-- Given request --
Give the lines from the one holding "From the picture's" through the end of the lines below, inclusive, as a two-column CSV with the headers text and answer. Use one row for each line and its answer, with each field quoted and any line breaks turned into spaces.

======== Exercise materials

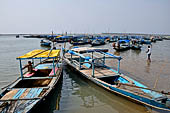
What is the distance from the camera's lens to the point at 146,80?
9.75 m

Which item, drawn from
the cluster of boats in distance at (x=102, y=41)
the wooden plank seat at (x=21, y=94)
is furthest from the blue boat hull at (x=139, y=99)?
the cluster of boats in distance at (x=102, y=41)

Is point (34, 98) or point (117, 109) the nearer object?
point (34, 98)

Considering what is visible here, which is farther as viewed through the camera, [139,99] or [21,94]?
[21,94]

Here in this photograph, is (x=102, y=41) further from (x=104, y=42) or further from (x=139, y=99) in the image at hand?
(x=139, y=99)

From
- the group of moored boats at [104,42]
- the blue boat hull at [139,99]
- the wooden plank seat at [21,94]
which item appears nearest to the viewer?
the blue boat hull at [139,99]

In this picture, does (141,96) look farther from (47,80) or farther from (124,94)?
(47,80)

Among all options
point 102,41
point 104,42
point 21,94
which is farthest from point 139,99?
point 104,42

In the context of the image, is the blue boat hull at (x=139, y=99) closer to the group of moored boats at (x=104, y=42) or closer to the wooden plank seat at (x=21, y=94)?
the wooden plank seat at (x=21, y=94)

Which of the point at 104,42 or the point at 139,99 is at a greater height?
the point at 104,42

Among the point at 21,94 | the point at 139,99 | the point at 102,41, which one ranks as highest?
the point at 102,41

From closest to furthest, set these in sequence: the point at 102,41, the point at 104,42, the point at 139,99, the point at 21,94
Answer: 1. the point at 139,99
2. the point at 21,94
3. the point at 102,41
4. the point at 104,42

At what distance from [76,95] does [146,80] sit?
596 centimetres

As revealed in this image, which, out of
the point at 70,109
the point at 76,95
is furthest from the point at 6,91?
the point at 76,95

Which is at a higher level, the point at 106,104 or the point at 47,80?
the point at 47,80
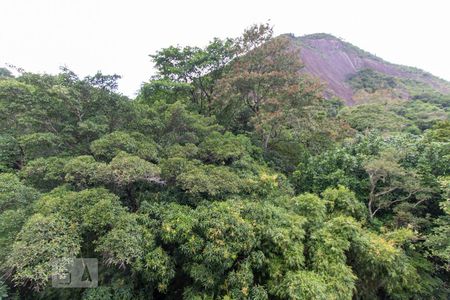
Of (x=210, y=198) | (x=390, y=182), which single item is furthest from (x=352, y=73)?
(x=210, y=198)

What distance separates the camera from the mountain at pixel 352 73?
35.8m

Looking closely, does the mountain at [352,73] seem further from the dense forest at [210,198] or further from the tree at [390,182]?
the tree at [390,182]

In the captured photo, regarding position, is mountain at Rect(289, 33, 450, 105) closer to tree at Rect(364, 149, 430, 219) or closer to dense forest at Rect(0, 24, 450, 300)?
dense forest at Rect(0, 24, 450, 300)

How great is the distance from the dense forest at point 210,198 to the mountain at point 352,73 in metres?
20.3

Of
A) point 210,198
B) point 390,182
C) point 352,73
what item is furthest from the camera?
point 352,73

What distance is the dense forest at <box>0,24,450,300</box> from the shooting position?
16.6ft

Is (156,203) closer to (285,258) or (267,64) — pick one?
(285,258)

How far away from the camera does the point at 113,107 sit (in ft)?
26.1

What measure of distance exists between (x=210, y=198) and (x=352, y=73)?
46.3 m

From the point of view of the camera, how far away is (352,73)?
44125 mm

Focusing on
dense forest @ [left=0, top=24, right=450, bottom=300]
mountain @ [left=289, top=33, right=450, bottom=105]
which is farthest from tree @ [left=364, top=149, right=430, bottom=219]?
mountain @ [left=289, top=33, right=450, bottom=105]

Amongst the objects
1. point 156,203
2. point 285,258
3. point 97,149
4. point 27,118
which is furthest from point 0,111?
point 285,258

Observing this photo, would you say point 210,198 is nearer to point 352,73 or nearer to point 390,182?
point 390,182

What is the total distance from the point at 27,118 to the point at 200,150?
16.3 feet
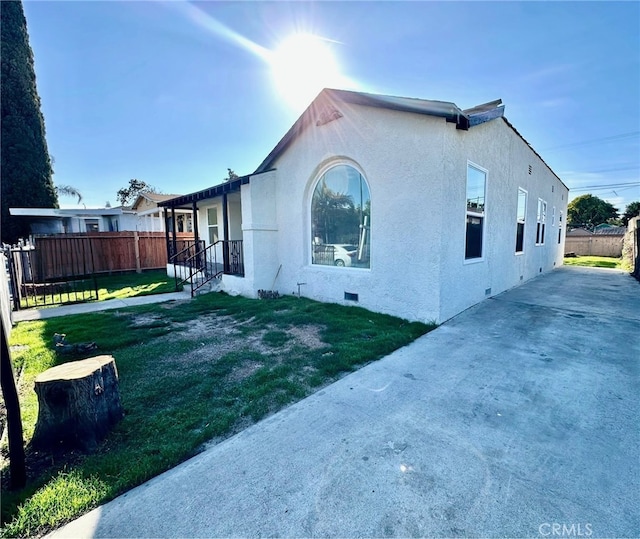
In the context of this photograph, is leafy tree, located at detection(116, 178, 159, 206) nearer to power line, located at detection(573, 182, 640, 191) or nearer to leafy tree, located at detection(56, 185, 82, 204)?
leafy tree, located at detection(56, 185, 82, 204)

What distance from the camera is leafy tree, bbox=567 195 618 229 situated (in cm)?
4672

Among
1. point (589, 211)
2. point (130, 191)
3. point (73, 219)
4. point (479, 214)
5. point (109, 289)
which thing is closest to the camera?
point (479, 214)

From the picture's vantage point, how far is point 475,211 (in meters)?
6.92

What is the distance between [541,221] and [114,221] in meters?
24.6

================

-- Full output --
text,answer
"From the picture's vantage point, how far is point 475,211 (in meters)?","6.92"
"What is the distance between [541,221] and [114,221] in meters?","24.6"